*Testo da analizzare*
----

Cool Hunter: un’introduzione

By Andrea Carfi | Founder & President Posted on 09/05/2015

relazioni-pubblico-mediaQuesta nuova figura professionale è di grandissimo aiuto al lavoro dello strategic planner (rappresentante del consumatore all’interno dell’agenzia pubblicitaria) perché grazie a lui si individuano le nuove tendenze, i nuovi stili e le persone influenti che potranno esser utili al fine di organizzare eventi attorno ad un brand.
Ricordiamo che uno dei compiti dello strategic planner è di appurare il modo più adatto per utilizzare le nuove tendenze nella campagna pubblicitaria.

Il Cool Hunter è il nuovo researcher delle aziende e delle agenzie pubblicitarie. Il suo lavoro sta nell’individuare stili e tendenze culturali e di consumo ancora in fase “embrionale” (fenomeno non ancora pienamente manifestato). Quindi lavorano d’anticipo supportati dal loro intuito e istinto.

Spesso si muove nei luoghi dove le subculture fermentano dando vita a nuovi stili di vita. Parliamo di strade, piazze, locali, concerti, mostre, ecc…

Gli strumenti del Cool Hunter

I loro strumenti di lavoro sono appunto un buon intuito e una macchinetta fotografica per memorizzare visivamente quanto accade, la ricerca in internet, l’analisi dei consumi, lo studio della comunicazione, l’osservazione partecipante, i questionari e le interviste, i focus group.
Per svolgere questo lavoro serve inoltre una buona conoscenza del contesto sociale e culturale di riferimento:

  • Avere una mappa dei luoghi considerati importanti per lo sviluppo delle nuove tendenze (strade, piazze, negozi, locali, centri sociali, mostre, artisti, eventi, ecc…). Le città considerate più vive da un punto di vista del fermento culturale sono ad esempio: Tokyo, Londra, New York, Barcellona, Berlino, Milano.

----

*Obiettivo del compito*
Ripeti per intero il testo sul Cool Hunter riportato qui sopra, senza cambiare nulla.

*Estratto del dataset*
----

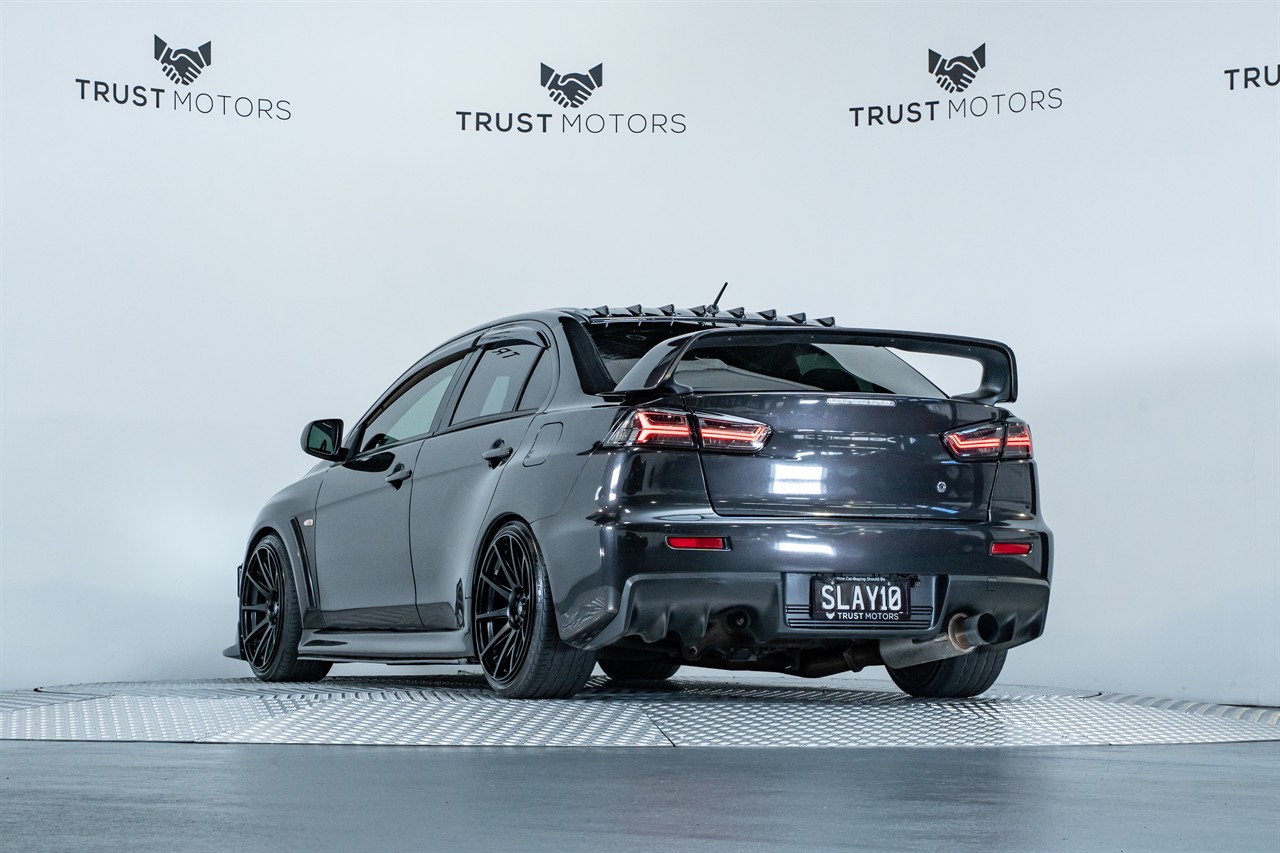 2011 Mitsubishi Lancer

----

*Risposta scritta*
Cool Hunter: un’introduzione

By Andrea Carfi | Founder & President Posted on 09/05/2015

relazioni-pubblico-mediaQuesta nuova figura professionale è di grandissimo aiuto al lavoro dello strategic planner (rappresentante del consumatore all’interno dell’agenzia pubblicitaria) perché grazie a lui si individuano le nuove tendenze, i nuovi stili e le persone influenti che potranno esser utili al fine di organizzare eventi attorno ad un brand.
Ricordiamo che uno dei compiti dello strategic planner è di appurare il modo più adatto per utilizzare le nuove tendenze nella campagna pubblicitaria.

Il Cool Hunter è il nuovo researcher delle aziende e delle agenzie pubblicitarie. Il suo lavoro sta nell’individuare stili e tendenze culturali e di consumo ancora in fase “embrionale” (fenomeno non ancora pienamente manifestato). Quindi lavorano d’anticipo supportati dal loro intuito e istinto.

Spesso si muove nei luoghi dove le subculture fermentano dando vita a nuovi stili di vita. Parliamo di strade, piazze, locali, concerti, mostre, ecc…

Gli strumenti del Cool Hunter

I loro strumenti di lavoro sono appunto un buon intuito e una macchinetta fotografica per memorizzare visivamente quanto accade, la ricerca in internet, l’analisi dei consumi, lo studio della comunicazione, l’osservazione partecipante, i questionari e le interviste, i focus group.
Per svolgere questo lavoro serve inoltre una buona conoscenza del contesto sociale e culturale di riferimento:

  • Avere una mappa dei luoghi considerati importanti per lo sviluppo delle nuove tendenze (strade, piazze, negozi, locali, centri sociali, mostre, artisti, eventi, ecc…). Le città considerate più vive da un punto di vista del fermento culturale sono ad esempio: Tokyo, Londra, New York, Barcellona, Berlino, Milano.